To ensure that effective reform is implemented, Congress should:

  • Ensure accountability for major acquisition. Congress should reverse its inclination to centralize acquisition authority and micromanage the acquisitions process. Instead, it should authorize the services to regain responsibility for acquisition programs, allowing flexibility and decentralization in management.
  • Implement performance-based logistics. Despite the success of previous performance-based logistics, Congress continues to exercise bias against private contractors. Instead, Congress should incentivize a performance-based approach, managed by public-private partnerships.
  • Repeal the outdated Federal Acquisition Regulation and Defense Federal Acquisition Regulation Supplement. Certain provisions, including the reduction in non-value-added overhead currently imposed on the industry, should be eliminated.
  • Reduce DOD overhead. Congress should ensure that the Defense Business Board staffing recommendations are implemented and that DOD fulfills its commitment to a 20 percent reduction in civilian and military headquarters funding.
  • Reform the auditing process. Congress should require DOD to follow best practices in managing its finances. Money saved from the proper and timely payment of invoices and the consequent reduction of interest penalties should be put back into acquisition; the funds saved as a result of improved audits should also be returned to acquisition accounts.
  • Reform and reduce security clearance costs across the DOD enterprise. Congress should prioritize reforms that reduce cost, push for major improvements in the timeliness of investigations and adjudications, reduce unnecessary redundancy and waste, and streamline policies and procedures.
  • Disciplining the Acquisition of High Technology.  Define Technology Readiness Levels (TRLs) up front and use that to bound requirements. Require better funding balance of research and development (R&D) and procurement; having on ramps for new technologies (spiral development) but requiring they be funded through R&D, conversely baring using R&D for procurement.
  • Defense Base Closure and Realignment (BRAC). Adopt a new approach for assessing the military’s infrastructure requirements while taking advantage of lessons learned from the previous BRAC. This new approach must be global, transparent, and conducted in close discussion with affected communities.
  • Acquisition Workforce Reform. Focus on the longevity and Knowledge, Skills and Abilities (KSAs) of senior leaders.
  • Contracting Reform. Eliminate measures that reduce efficiency and add cost, particularly stopping abuse of small business set asides.

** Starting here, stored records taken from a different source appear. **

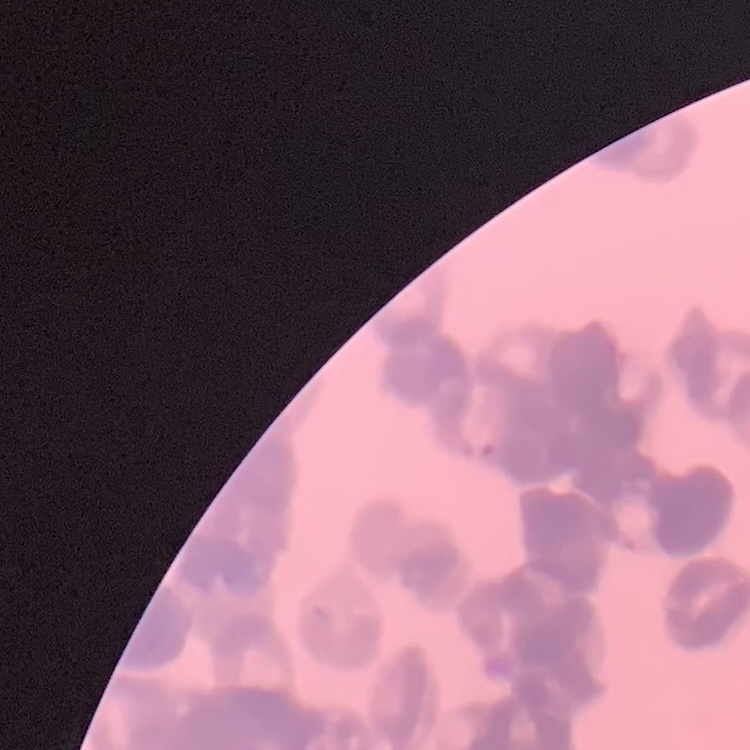
The erythrocytes exhibit rouleaux formation. One tile cut from a larger photomicrograph. Thin blood smear. Stained with either Field's or Giemsa.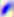
Toxoplasma gondii is seen. Photomicrograph. 400x magnification.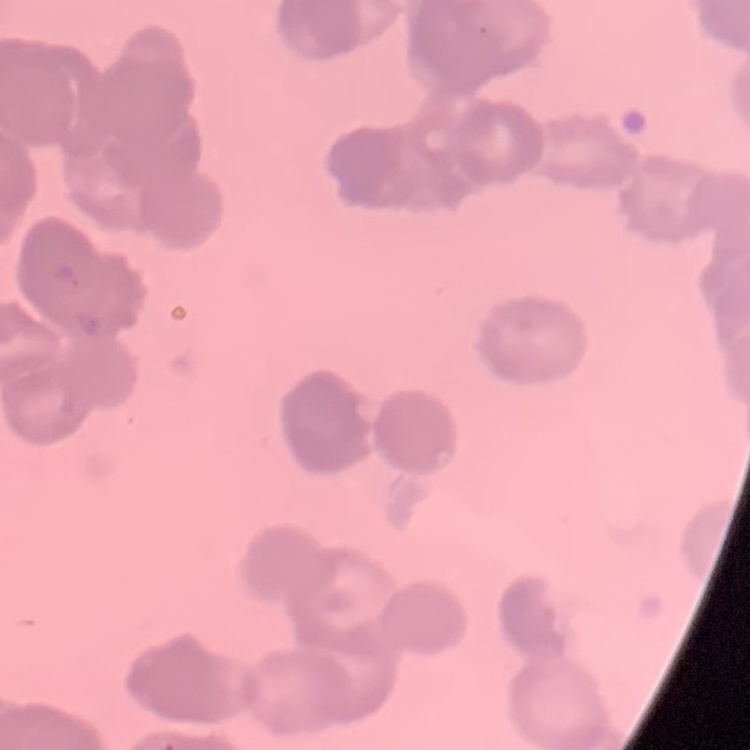
Summary:
  - Red blood cell morphology: rouleaux formation
  - Stain: Field's or Giemsa
  - Image type: one tile cut from a larger photomicrograph
  - Preparation: thin blood film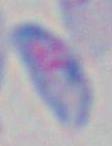

modality = micrograph
identification = Toxoplasma gondii
magnification = 1000x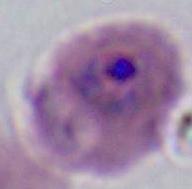

modality = photomicrograph
identification = Plasmodium
magnification = 400x or 1000x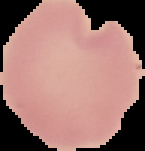

Malaria status: uninfected. From a thin blood smear. The area outside the segmented cell region is set to black. Image is 145×151 pixels.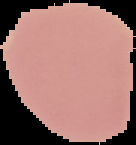

Summary:
  - Preparation: thin blood film
  - Image size: 136×145 pixels
  - Result: negative for malaria parasites
  - Image type: segmented cell region with the area outside set to black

The Navy continues to juggle the pivot to the Asia–Pacific and unforeseen requirements in the Persian Gulf. Meanwhile, the sea service is also struggling to determine the future of its surface fleet. Reforming the defense acquisition process is critical for making the most of each dollar spent on our national security.

Emil Maine is a National Security Research Assistant at the Heritage Foundation, where he conducts independent research on U.S. defense posture. The views and opinions expressed in this article are his own.